PASSAGE SHOWN –

** START **

Harvest information about newspaper issues¶

When you search Trove's newspapers, you find articles – these articles are grouped by page, and all the pages from a particular date make up an issue. But how do you find out what issues are available? On what dates were newspapers published? This notebook shows how you can get information about issues from the Trove API.

The code below generates two datasets:

  • Total number of issues per year for every newspaper – 27,615 rows with the fields:
    • title – newspaper title
    • title_id – newspaper id
    • state – place of publication
    • year – year published
    • issues – number of issues
  • Complete list of issues for every newspaper – 2,655,664 rows with the fields:
    • title – newspaper title
    • title_id – newspaper id
    • state – place of publication
    • issue_id – issue identifier
    • issue_date – date of publication (YYYY-MM-DD)

These datasets are harvested regularly, you can find the latest versions here:

  • Total number of issues per year for each newspaper in Trove
  • Complete list of issues for every newspaper in Trove

Issue urls¶

To keep the file size down, I haven't included an issue_url in the issues dataset, but these are easily generated from the issue_id. Just add the issue_id to the end of http://nla.gov.au/nla.news-issue. For example: http://nla.gov.au/nla.news-issue495426. Note that when you follow an issue url, you actually get redirected to the url of the first page in the issue.

In [18]:
import json
import os
from datetime import timedelta

import altair as alt
import arrow
import pandas as pd
import requests_cache
from dotenv import load_dotenv
from requests.adapters import HTTPAdapter
from requests.packages.urllib3.util.retry import Retry
from tqdm.auto import tqdm

# Create a session that will automatically retry on server errors
s = requests_cache.CachedSession(expire_after=timedelta(days=30))
retries = Retry(total=5, backoff_factor=1, status_forcelist=[502, 503, 504])
s.mount("http://", HTTPAdapter(max_retries=retries))
s.mount("https://", HTTPAdapter(max_retries=retries))

load_dotenv()
Out[18]:
True
In [19]:
# Insert your Trove API key
API_KEY = "YOUR API KEY"

# Use api key value from environment variables if it is available
if os.getenv("TROVE_API_KEY"):
    API_KEY = os.getenv("TROVE_API_KEY")

API_URL = "https://api.trove.nla.gov.au/v3/newspaper/title/"

PARAMS = {"encoding": "json"}

HEADERS = {"X-API-KEY": API_KEY}

Total number of issues per year for every newspaper in Trove¶

To get a list of all the newspapers in Trove you make a request to the newspaper/titles endpoint. This provides summary information about each title, but no data about issues.

** END **

PROVIDED DATA –
** START **

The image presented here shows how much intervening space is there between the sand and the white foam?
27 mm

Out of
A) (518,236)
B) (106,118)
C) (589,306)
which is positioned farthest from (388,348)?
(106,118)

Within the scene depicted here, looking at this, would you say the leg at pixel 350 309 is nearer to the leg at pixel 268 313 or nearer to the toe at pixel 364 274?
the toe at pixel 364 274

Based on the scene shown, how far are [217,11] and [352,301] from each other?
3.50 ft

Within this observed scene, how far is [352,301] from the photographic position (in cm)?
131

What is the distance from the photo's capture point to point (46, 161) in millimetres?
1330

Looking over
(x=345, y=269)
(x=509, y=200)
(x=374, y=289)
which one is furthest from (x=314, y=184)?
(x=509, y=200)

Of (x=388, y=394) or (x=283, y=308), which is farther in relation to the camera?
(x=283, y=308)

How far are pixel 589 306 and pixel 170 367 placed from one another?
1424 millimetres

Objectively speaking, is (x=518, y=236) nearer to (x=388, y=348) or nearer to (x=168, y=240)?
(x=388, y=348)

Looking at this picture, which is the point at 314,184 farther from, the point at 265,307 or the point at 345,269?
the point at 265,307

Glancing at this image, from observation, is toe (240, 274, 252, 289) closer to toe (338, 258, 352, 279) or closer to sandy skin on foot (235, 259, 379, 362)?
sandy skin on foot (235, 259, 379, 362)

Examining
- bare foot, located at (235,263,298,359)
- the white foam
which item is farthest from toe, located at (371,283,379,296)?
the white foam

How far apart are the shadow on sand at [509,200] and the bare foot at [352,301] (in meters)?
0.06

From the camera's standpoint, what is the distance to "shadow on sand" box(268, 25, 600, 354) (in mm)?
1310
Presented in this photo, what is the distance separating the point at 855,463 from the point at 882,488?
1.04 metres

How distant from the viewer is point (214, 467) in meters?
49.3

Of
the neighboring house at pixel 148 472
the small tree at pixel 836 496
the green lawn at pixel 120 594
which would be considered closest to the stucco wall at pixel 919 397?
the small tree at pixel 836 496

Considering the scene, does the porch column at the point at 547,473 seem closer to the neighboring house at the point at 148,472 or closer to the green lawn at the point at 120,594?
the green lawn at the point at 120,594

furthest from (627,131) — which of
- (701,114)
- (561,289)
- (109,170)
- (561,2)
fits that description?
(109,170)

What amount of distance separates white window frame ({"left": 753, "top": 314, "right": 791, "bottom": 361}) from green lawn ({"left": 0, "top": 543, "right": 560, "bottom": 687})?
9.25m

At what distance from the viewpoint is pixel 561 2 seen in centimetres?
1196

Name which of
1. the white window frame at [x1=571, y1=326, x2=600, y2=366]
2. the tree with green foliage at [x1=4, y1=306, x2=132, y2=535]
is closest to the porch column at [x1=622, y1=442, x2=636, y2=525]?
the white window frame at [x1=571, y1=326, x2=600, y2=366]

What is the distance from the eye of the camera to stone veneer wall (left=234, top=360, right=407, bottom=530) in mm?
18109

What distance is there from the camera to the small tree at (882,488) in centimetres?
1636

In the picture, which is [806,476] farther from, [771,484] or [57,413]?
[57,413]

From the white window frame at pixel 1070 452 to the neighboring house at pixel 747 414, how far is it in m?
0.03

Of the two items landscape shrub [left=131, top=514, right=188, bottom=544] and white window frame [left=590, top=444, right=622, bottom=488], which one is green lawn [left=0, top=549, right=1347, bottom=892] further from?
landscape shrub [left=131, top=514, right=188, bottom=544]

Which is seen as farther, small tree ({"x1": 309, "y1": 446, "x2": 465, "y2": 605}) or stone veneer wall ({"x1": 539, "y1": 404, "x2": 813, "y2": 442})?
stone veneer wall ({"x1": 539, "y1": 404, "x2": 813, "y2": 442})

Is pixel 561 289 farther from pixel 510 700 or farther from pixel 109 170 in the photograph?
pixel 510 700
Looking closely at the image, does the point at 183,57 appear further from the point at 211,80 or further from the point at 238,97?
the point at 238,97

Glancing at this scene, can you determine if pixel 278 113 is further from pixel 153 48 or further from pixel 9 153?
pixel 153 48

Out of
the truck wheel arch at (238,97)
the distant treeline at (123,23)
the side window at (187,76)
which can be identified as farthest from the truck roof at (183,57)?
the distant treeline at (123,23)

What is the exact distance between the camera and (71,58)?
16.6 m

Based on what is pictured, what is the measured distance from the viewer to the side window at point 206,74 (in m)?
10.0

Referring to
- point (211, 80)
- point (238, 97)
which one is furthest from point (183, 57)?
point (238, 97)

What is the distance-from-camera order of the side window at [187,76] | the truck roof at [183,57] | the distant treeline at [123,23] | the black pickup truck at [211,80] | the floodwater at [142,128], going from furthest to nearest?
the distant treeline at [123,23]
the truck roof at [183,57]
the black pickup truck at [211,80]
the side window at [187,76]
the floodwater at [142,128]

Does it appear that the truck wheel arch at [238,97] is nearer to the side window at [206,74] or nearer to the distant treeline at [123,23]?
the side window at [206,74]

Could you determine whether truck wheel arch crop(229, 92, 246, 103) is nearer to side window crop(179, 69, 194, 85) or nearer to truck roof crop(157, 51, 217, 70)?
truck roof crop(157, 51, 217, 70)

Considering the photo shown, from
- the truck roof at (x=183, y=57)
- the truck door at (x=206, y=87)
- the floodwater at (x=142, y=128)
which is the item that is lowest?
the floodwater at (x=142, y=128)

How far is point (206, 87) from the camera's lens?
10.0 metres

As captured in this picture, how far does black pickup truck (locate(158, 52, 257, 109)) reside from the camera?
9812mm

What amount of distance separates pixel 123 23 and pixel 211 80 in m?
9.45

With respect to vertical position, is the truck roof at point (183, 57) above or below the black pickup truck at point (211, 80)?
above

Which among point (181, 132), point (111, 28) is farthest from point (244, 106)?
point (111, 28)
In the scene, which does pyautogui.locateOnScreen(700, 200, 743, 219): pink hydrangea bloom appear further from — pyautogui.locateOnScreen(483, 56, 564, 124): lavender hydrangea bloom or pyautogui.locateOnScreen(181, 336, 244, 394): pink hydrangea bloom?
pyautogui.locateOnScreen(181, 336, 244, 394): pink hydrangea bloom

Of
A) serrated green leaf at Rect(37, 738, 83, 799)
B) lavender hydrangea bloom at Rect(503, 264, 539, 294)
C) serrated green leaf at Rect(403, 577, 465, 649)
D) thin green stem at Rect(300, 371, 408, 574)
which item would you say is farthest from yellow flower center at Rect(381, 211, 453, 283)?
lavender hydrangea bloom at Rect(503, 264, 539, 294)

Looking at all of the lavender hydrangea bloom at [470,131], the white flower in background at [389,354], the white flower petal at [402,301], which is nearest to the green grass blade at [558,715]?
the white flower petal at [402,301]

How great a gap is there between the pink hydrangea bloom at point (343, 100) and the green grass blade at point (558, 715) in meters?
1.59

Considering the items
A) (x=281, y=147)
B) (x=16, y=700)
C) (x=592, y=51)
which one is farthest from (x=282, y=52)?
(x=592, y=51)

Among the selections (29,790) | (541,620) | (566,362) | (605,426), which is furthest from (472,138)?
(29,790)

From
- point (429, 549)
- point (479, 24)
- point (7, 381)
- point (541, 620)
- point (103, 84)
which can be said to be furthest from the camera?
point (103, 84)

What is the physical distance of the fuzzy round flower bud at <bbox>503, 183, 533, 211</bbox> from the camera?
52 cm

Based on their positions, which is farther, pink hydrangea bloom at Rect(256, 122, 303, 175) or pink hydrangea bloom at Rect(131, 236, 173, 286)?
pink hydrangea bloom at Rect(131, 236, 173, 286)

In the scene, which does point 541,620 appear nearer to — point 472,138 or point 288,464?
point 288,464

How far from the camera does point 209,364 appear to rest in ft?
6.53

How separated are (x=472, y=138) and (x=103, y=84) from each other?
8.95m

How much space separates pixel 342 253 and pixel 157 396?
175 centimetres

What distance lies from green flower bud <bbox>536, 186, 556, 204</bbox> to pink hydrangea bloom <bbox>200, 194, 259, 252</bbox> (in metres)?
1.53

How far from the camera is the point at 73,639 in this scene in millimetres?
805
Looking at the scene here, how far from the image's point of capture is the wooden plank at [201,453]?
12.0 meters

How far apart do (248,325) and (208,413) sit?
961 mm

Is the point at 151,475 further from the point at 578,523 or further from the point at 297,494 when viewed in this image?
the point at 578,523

** END **

REQUIRED TASKS –
**1.** From the passage on harvesting Trove newspaper issues, list every field in the dataset giving the total number of issues per year for every newspaper.
**2.** According to the passage on harvesting Trove newspaper issues, why does the issues dataset leave out an issue_url, and how can one be produced?
**3.** Proceed with the passage on harvesting Trove newspaper issues, picking up after its final sentence.

EXPECTED RESPONSES –
**1.** title, title_id, state, year, issues

**2.** The issue_url was left out to keep the file size down. It can be generated by adding the issue_id to the end of http://nla.gov.au/nla.news-issue, as in http://nla.gov.au/nla.news-issue495426.

**3.**
To get issue data you have to request information about each title separately, using the newspaper/title/[title id] endpoint. If you add include=years to the request, you get a list of years in which issues were published, and a total number of issues for each year. We can use this to aggregate information about the number of issues by title and year.

In [20]:
def get_issues_by_year():
    """
    Gets the total number of issues per year for each newspaper.

    Returns:
      * A list of dicts, each containing the number of issues available from a newspaper in a particular year
    """
    years = []

    # First we get a list of all the newspapers (and gazettes) in Trove
    response = s.get(
        "https://api.trove.nla.gov.au/v3/newspaper/titles",
        params=PARAMS,
        headers=HEADERS,
    )
    data = response.json()
    titles = data["newspaper"]

    # Then we loop through all the newspapers to retrieve issue data
    for title in tqdm(titles):
        params = PARAMS.copy()

        # This parameter adds the number of issues per year to the newspaper data
        params["include"] = "years"
        response = s.get(f'{API_URL}{title["id"]}', params=params, headers=HEADERS)
        try:
            data = response.json()
        except json.JSONDecodeError:
            print(response.url)
            print(response.text)
        else:
            # Loop through all the years, saving the totals
            for year in data["year"]:
                years.append(
                    {
                        "title": title["title"],
                        "title_id": title["id"],
                        "state": title["state"],
                        "year": year["date"],
                        "issues": int(year["issuecount"]),
                    }
                )
    return years
In [21]:
issue_totals = get_issues_by_year()
  0%|          | 0/1812 [00:00<?, ?it/s]
In [22]:
# Save results as a dataframe
df_totals = pd.DataFrame(issue_totals)
df_totals.head()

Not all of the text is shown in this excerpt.